# EXERCISE GOAL
Produce a faithful copy of every record below, without the pictures.

Dataset entries:

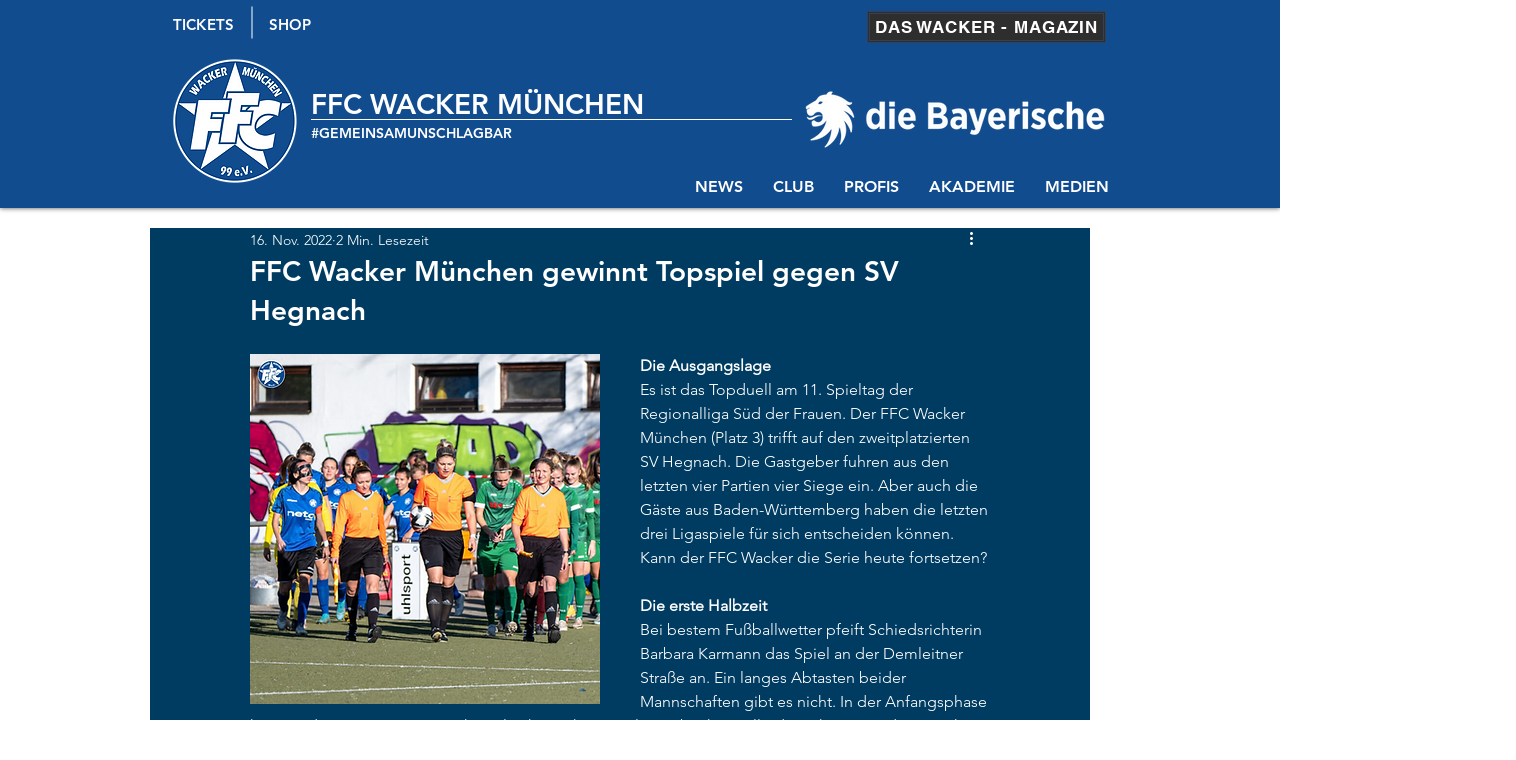

--- FILE ---
content_type: text/css; charset=utf-8
request_url: https://www.ffc-wacker.de/_serverless/pro-gallery-css-v4-server/layoutCss?ver=2&id=b9gbt-not-scoped&items=3447_1080_1080%7C3473_1080_1080%7C3569_1080_1080%7C3444_1080_1080%7C3711_1080_1080%7C3477_1080_1080%7C3372_1080_1080%7C3495_1080_1080%7C3197_1080_1080%7C3530_1080_1080%7C3373_1080_1080%7C3424_1080_1080%7C3283_1080_1080%7C3346_1080_1080%7C3717_1080_1080%7C3419_1080_1080%7C3478_1080_1080%7C3383_1080_1080%7C3561_1080_1080&container=1889_740_2291_720&options=gallerySizeType:px%7CenableInfiniteScroll:true%7CtitlePlacement:SHOW_ON_HOVER%7CgridStyle:1%7CimageMargin:5%7CgalleryLayout:2%7CisVertical:true%7CnumberOfImagesPerRow:3%7CgallerySizePx:300%7CcubeRatio:1%7CcubeType:fill%7CgalleryThumbnailsAlignment:none
body_size: -147
content:
#pro-gallery-b9gbt-not-scoped [data-hook="item-container"][data-idx="0"].gallery-item-container{opacity: 1 !important;display: block !important;transition: opacity .2s ease !important;top: 0px !important;left: 0px !important;right: auto !important;height: 243px !important;width: 243px !important;} #pro-gallery-b9gbt-not-scoped [data-hook="item-container"][data-idx="0"] .gallery-item-common-info-outer{height: 100% !important;} #pro-gallery-b9gbt-not-scoped [data-hook="item-container"][data-idx="0"] .gallery-item-common-info{height: 100% !important;width: 100% !important;} #pro-gallery-b9gbt-not-scoped [data-hook="item-container"][data-idx="0"] .gallery-item-wrapper{width: 243px !important;height: 243px !important;margin: 0 !important;} #pro-gallery-b9gbt-not-scoped [data-hook="item-container"][data-idx="0"] .gallery-item-content{width: 243px !important;height: 243px !important;margin: 0px 0px !important;opacity: 1 !important;} #pro-gallery-b9gbt-not-scoped [data-hook="item-container"][data-idx="0"] .gallery-item-hover{width: 243px !important;height: 243px !important;opacity: 1 !important;} #pro-gallery-b9gbt-not-scoped [data-hook="item-container"][data-idx="0"] .item-hover-flex-container{width: 243px !important;height: 243px !important;margin: 0px 0px !important;opacity: 1 !important;} #pro-gallery-b9gbt-not-scoped [data-hook="item-container"][data-idx="0"] .gallery-item-wrapper img{width: 100% !important;height: 100% !important;opacity: 1 !important;} #pro-gallery-b9gbt-not-scoped [data-hook="item-container"][data-idx="1"].gallery-item-container{opacity: 1 !important;display: block !important;transition: opacity .2s ease !important;top: 0px !important;left: 248px !important;right: auto !important;height: 243px !important;width: 244px !important;} #pro-gallery-b9gbt-not-scoped [data-hook="item-container"][data-idx="1"] .gallery-item-common-info-outer{height: 100% !important;} #pro-gallery-b9gbt-not-scoped [data-hook="item-container"][data-idx="1"] .gallery-item-common-info{height: 100% !important;width: 100% !important;} #pro-gallery-b9gbt-not-scoped [data-hook="item-container"][data-idx="1"] .gallery-item-wrapper{width: 244px !important;height: 243px !important;margin: 0 !important;} #pro-gallery-b9gbt-not-scoped [data-hook="item-container"][data-idx="1"] .gallery-item-content{width: 244px !important;height: 243px !important;margin: 0px 0px !important;opacity: 1 !important;} #pro-gallery-b9gbt-not-scoped [data-hook="item-container"][data-idx="1"] .gallery-item-hover{width: 244px !important;height: 243px !important;opacity: 1 !important;} #pro-gallery-b9gbt-not-scoped [data-hook="item-container"][data-idx="1"] .item-hover-flex-container{width: 244px !important;height: 243px !important;margin: 0px 0px !important;opacity: 1 !important;} #pro-gallery-b9gbt-not-scoped [data-hook="item-container"][data-idx="1"] .gallery-item-wrapper img{width: 100% !important;height: 100% !important;opacity: 1 !important;} #pro-gallery-b9gbt-not-scoped [data-hook="item-container"][data-idx="2"].gallery-item-container{opacity: 1 !important;display: block !important;transition: opacity .2s ease !important;top: 0px !important;left: 497px !important;right: auto !important;height: 243px !important;width: 243px !important;} #pro-gallery-b9gbt-not-scoped [data-hook="item-container"][data-idx="2"] .gallery-item-common-info-outer{height: 100% !important;} #pro-gallery-b9gbt-not-scoped [data-hook="item-container"][data-idx="2"] .gallery-item-common-info{height: 100% !important;width: 100% !important;} #pro-gallery-b9gbt-not-scoped [data-hook="item-container"][data-idx="2"] .gallery-item-wrapper{width: 243px !important;height: 243px !important;margin: 0 !important;} #pro-gallery-b9gbt-not-scoped [data-hook="item-container"][data-idx="2"] .gallery-item-content{width: 243px !important;height: 243px !important;margin: 0px 0px !important;opacity: 1 !important;} #pro-gallery-b9gbt-not-scoped [data-hook="item-container"][data-idx="2"] .gallery-item-hover{width: 243px !important;height: 243px !important;opacity: 1 !important;} #pro-gallery-b9gbt-not-scoped [data-hook="item-container"][data-idx="2"] .item-hover-flex-container{width: 243px !important;height: 243px !important;margin: 0px 0px !important;opacity: 1 !important;} #pro-gallery-b9gbt-not-scoped [data-hook="item-container"][data-idx="2"] .gallery-item-wrapper img{width: 100% !important;height: 100% !important;opacity: 1 !important;} #pro-gallery-b9gbt-not-scoped [data-hook="item-container"][data-idx="3"]{display: none !important;} #pro-gallery-b9gbt-not-scoped [data-hook="item-container"][data-idx="4"]{display: none !important;} #pro-gallery-b9gbt-not-scoped [data-hook="item-container"][data-idx="5"]{display: none !important;} #pro-gallery-b9gbt-not-scoped [data-hook="item-container"][data-idx="6"]{display: none !important;} #pro-gallery-b9gbt-not-scoped [data-hook="item-container"][data-idx="7"]{display: none !important;} #pro-gallery-b9gbt-not-scoped [data-hook="item-container"][data-idx="8"]{display: none !important;} #pro-gallery-b9gbt-not-scoped [data-hook="item-container"][data-idx="9"]{display: none !important;} #pro-gallery-b9gbt-not-scoped [data-hook="item-container"][data-idx="10"]{display: none !important;} #pro-gallery-b9gbt-not-scoped [data-hook="item-container"][data-idx="11"]{display: none !important;} #pro-gallery-b9gbt-not-scoped [data-hook="item-container"][data-idx="12"]{display: none !important;} #pro-gallery-b9gbt-not-scoped [data-hook="item-container"][data-idx="13"]{display: none !important;} #pro-gallery-b9gbt-not-scoped [data-hook="item-container"][data-idx="14"]{display: none !important;} #pro-gallery-b9gbt-not-scoped [data-hook="item-container"][data-idx="15"]{display: none !important;} #pro-gallery-b9gbt-not-scoped [data-hook="item-container"][data-idx="16"]{display: none !important;} #pro-gallery-b9gbt-not-scoped [data-hook="item-container"][data-idx="17"]{display: none !important;} #pro-gallery-b9gbt-not-scoped [data-hook="item-container"][data-idx="18"]{display: none !important;} #pro-gallery-b9gbt-not-scoped .pro-gallery-prerender{height:1731px !important;}#pro-gallery-b9gbt-not-scoped {height:1731px !important; width:740px !important;}#pro-gallery-b9gbt-not-scoped .pro-gallery-margin-container {height:1731px !important;}#pro-gallery-b9gbt-not-scoped .pro-gallery {height:1731px !important; width:740px !important;}#pro-gallery-b9gbt-not-scoped .pro-gallery-parent-container {height:1731px !important; width:745px !important;}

# ANSWER SPACE
--- FILE ---
content_type: text/css; charset=utf-8
request_url: https://www.ffc-wacker.de/_serverless/pro-gallery-css-v4-server/layoutCss?ver=2&id=b9gbt-not-scoped&items=3447_1080_1080%7C3473_1080_1080%7C3569_1080_1080%7C3444_1080_1080%7C3711_1080_1080%7C3477_1080_1080%7C3372_1080_1080%7C3495_1080_1080%7C3197_1080_1080%7C3530_1080_1080%7C3373_1080_1080%7C3424_1080_1080%7C3283_1080_1080%7C3346_1080_1080%7C3717_1080_1080%7C3419_1080_1080%7C3478_1080_1080%7C3383_1080_1080%7C3561_1080_1080&container=1889_740_2291_720&options=gallerySizeType:px%7CenableInfiniteScroll:true%7CtitlePlacement:SHOW_ON_HOVER%7CgridStyle:1%7CimageMargin:5%7CgalleryLayout:2%7CisVertical:true%7CnumberOfImagesPerRow:3%7CgallerySizePx:300%7CcubeRatio:1%7CcubeType:fill%7CgalleryThumbnailsAlignment:none
body_size: -147
content:
#pro-gallery-b9gbt-not-scoped [data-hook="item-container"][data-idx="0"].gallery-item-container{opacity: 1 !important;display: block !important;transition: opacity .2s ease !important;top: 0px !important;left: 0px !important;right: auto !important;height: 243px !important;width: 243px !important;} #pro-gallery-b9gbt-not-scoped [data-hook="item-container"][data-idx="0"] .gallery-item-common-info-outer{height: 100% !important;} #pro-gallery-b9gbt-not-scoped [data-hook="item-container"][data-idx="0"] .gallery-item-common-info{height: 100% !important;width: 100% !important;} #pro-gallery-b9gbt-not-scoped [data-hook="item-container"][data-idx="0"] .gallery-item-wrapper{width: 243px !important;height: 243px !important;margin: 0 !important;} #pro-gallery-b9gbt-not-scoped [data-hook="item-container"][data-idx="0"] .gallery-item-content{width: 243px !important;height: 243px !important;margin: 0px 0px !important;opacity: 1 !important;} #pro-gallery-b9gbt-not-scoped [data-hook="item-container"][data-idx="0"] .gallery-item-hover{width: 243px !important;height: 243px !important;opacity: 1 !important;} #pro-gallery-b9gbt-not-scoped [data-hook="item-container"][data-idx="0"] .item-hover-flex-container{width: 243px !important;height: 243px !important;margin: 0px 0px !important;opacity: 1 !important;} #pro-gallery-b9gbt-not-scoped [data-hook="item-container"][data-idx="0"] .gallery-item-wrapper img{width: 100% !important;height: 100% !important;opacity: 1 !important;} #pro-gallery-b9gbt-not-scoped [data-hook="item-container"][data-idx="1"].gallery-item-container{opacity: 1 !important;display: block !important;transition: opacity .2s ease !important;top: 0px !important;left: 248px !important;right: auto !important;height: 243px !important;width: 244px !important;} #pro-gallery-b9gbt-not-scoped [data-hook="item-container"][data-idx="1"] .gallery-item-common-info-outer{height: 100% !important;} #pro-gallery-b9gbt-not-scoped [data-hook="item-container"][data-idx="1"] .gallery-item-common-info{height: 100% !important;width: 100% !important;} #pro-gallery-b9gbt-not-scoped [data-hook="item-container"][data-idx="1"] .gallery-item-wrapper{width: 244px !important;height: 243px !important;margin: 0 !important;} #pro-gallery-b9gbt-not-scoped [data-hook="item-container"][data-idx="1"] .gallery-item-content{width: 244px !important;height: 243px !important;margin: 0px 0px !important;opacity: 1 !important;} #pro-gallery-b9gbt-not-scoped [data-hook="item-container"][data-idx="1"] .gallery-item-hover{width: 244px !important;height: 243px !important;opacity: 1 !important;} #pro-gallery-b9gbt-not-scoped [data-hook="item-container"][data-idx="1"] .item-hover-flex-container{width: 244px !important;height: 243px !important;margin: 0px 0px !important;opacity: 1 !important;} #pro-gallery-b9gbt-not-scoped [data-hook="item-container"][data-idx="1"] .gallery-item-wrapper img{width: 100% !important;height: 100% !important;opacity: 1 !important;} #pro-gallery-b9gbt-not-scoped [data-hook="item-container"][data-idx="2"].gallery-item-container{opacity: 1 !important;display: block !important;transition: opacity .2s ease !important;top: 0px !important;left: 497px !important;right: auto !important;height: 243px !important;width: 243px !important;} #pro-gallery-b9gbt-not-scoped [data-hook="item-container"][data-idx="2"] .gallery-item-common-info-outer{height: 100% !important;} #pro-gallery-b9gbt-not-scoped [data-hook="item-container"][data-idx="2"] .gallery-item-common-info{height: 100% !important;width: 100% !important;} #pro-gallery-b9gbt-not-scoped [data-hook="item-container"][data-idx="2"] .gallery-item-wrapper{width: 243px !important;height: 243px !important;margin: 0 !important;} #pro-gallery-b9gbt-not-scoped [data-hook="item-container"][data-idx="2"] .gallery-item-content{width: 243px !important;height: 243px !important;margin: 0px 0px !important;opacity: 1 !important;} #pro-gallery-b9gbt-not-scoped [data-hook="item-container"][data-idx="2"] .gallery-item-hover{width: 243px !important;height: 243px !important;opacity: 1 !important;} #pro-gallery-b9gbt-not-scoped [data-hook="item-container"][data-idx="2"] .item-hover-flex-container{width: 243px !important;height: 243px !important;margin: 0px 0px !important;opacity: 1 !important;} #pro-gallery-b9gbt-not-scoped [data-hook="item-container"][data-idx="2"] .gallery-item-wrapper img{width: 100% !important;height: 100% !important;opacity: 1 !important;} #pro-gallery-b9gbt-not-scoped [data-hook="item-container"][data-idx="3"]{display: none !important;} #pro-gallery-b9gbt-not-scoped [data-hook="item-container"][data-idx="4"]{display: none !important;} #pro-gallery-b9gbt-not-scoped [data-hook="item-container"][data-idx="5"]{display: none !important;} #pro-gallery-b9gbt-not-scoped [data-hook="item-container"][data-idx="6"]{display: none !important;} #pro-gallery-b9gbt-not-scoped [data-hook="item-container"][data-idx="7"]{display: none !important;} #pro-gallery-b9gbt-not-scoped [data-hook="item-container"][data-idx="8"]{display: none !important;} #pro-gallery-b9gbt-not-scoped [data-hook="item-container"][data-idx="9"]{display: none !important;} #pro-gallery-b9gbt-not-scoped [data-hook="item-container"][data-idx="10"]{display: none !important;} #pro-gallery-b9gbt-not-scoped [data-hook="item-container"][data-idx="11"]{display: none !important;} #pro-gallery-b9gbt-not-scoped [data-hook="item-container"][data-idx="12"]{display: none !important;} #pro-gallery-b9gbt-not-scoped [data-hook="item-container"][data-idx="13"]{display: none !important;} #pro-gallery-b9gbt-not-scoped [data-hook="item-container"][data-idx="14"]{display: none !important;} #pro-gallery-b9gbt-not-scoped [data-hook="item-container"][data-idx="15"]{display: none !important;} #pro-gallery-b9gbt-not-scoped [data-hook="item-container"][data-idx="16"]{display: none !important;} #pro-gallery-b9gbt-not-scoped [data-hook="item-container"][data-idx="17"]{display: none !important;} #pro-gallery-b9gbt-not-scoped [data-hook="item-container"][data-idx="18"]{display: none !important;} #pro-gallery-b9gbt-not-scoped .pro-gallery-prerender{height:1731px !important;}#pro-gallery-b9gbt-not-scoped {height:1731px !important; width:740px !important;}#pro-gallery-b9gbt-not-scoped .pro-gallery-margin-container {height:1731px !important;}#pro-gallery-b9gbt-not-scoped .pro-gallery {height:1731px !important; width:740px !important;}#pro-gallery-b9gbt-not-scoped .pro-gallery-parent-container {height:1731px !important; width:745px !important;}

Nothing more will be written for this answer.